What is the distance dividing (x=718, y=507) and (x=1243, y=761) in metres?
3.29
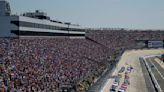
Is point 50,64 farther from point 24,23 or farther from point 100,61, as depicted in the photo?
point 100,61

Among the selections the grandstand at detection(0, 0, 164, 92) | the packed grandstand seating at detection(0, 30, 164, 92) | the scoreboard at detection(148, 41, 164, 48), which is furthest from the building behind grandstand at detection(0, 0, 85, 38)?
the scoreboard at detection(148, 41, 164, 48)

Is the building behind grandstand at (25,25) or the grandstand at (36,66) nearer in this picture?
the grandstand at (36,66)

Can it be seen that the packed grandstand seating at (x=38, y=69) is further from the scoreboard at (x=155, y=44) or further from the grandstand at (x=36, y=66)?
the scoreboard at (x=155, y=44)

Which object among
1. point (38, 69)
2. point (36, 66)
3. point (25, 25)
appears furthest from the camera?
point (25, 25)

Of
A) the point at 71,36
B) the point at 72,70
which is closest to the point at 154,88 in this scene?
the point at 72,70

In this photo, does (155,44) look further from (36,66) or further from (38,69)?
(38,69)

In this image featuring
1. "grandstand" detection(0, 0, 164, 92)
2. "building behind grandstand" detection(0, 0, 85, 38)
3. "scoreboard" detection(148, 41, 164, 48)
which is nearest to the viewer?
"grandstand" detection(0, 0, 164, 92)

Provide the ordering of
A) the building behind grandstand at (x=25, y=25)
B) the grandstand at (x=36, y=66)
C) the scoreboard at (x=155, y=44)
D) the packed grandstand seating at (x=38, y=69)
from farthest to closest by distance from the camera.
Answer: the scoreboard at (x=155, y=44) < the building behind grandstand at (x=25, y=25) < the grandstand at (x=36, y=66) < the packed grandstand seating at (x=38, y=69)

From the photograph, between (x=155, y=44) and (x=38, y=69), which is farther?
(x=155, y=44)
════════════════
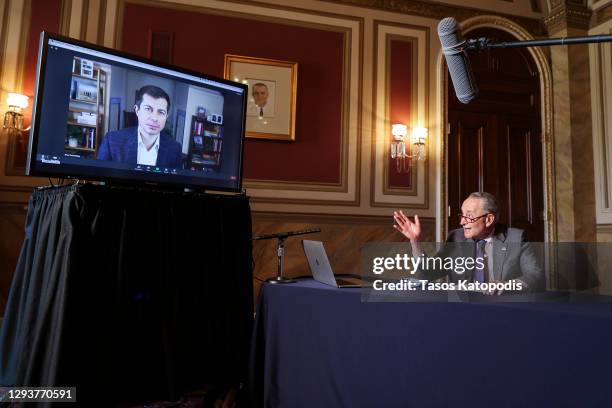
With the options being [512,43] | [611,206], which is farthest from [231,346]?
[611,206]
════════════════
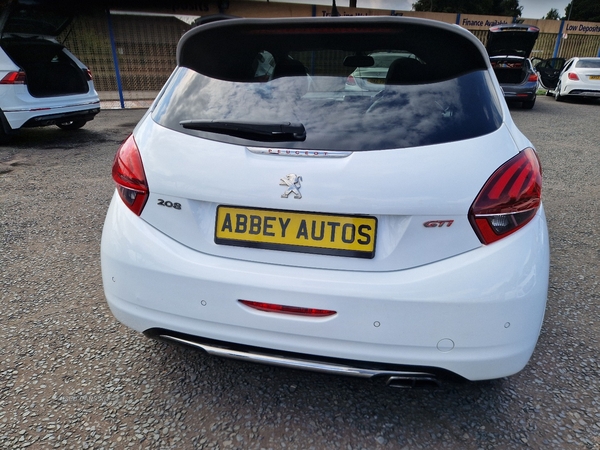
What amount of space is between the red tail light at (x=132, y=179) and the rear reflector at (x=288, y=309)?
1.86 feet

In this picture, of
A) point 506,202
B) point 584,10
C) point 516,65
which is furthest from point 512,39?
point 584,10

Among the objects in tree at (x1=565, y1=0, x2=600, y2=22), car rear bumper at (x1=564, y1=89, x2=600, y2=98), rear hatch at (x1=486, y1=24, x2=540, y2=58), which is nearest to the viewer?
════════════════
Exercise
Can you copy the material again, starting at the line that has "In this picture, of" and stopping after the line that has "Among the objects", with every coordinate in the answers scaled by 0.65 and rounded to whole numbers, halves up? Leave the requests unchanged.

Exercise output
In this picture, of
A) point 506,202
B) point 584,10
C) point 516,65
which is furthest from point 512,39?
point 380,7

Among the objects in tree at (x1=565, y1=0, x2=600, y2=22), car rear bumper at (x1=564, y1=89, x2=600, y2=98), rear hatch at (x1=486, y1=24, x2=540, y2=58), which is nearest to the viewer?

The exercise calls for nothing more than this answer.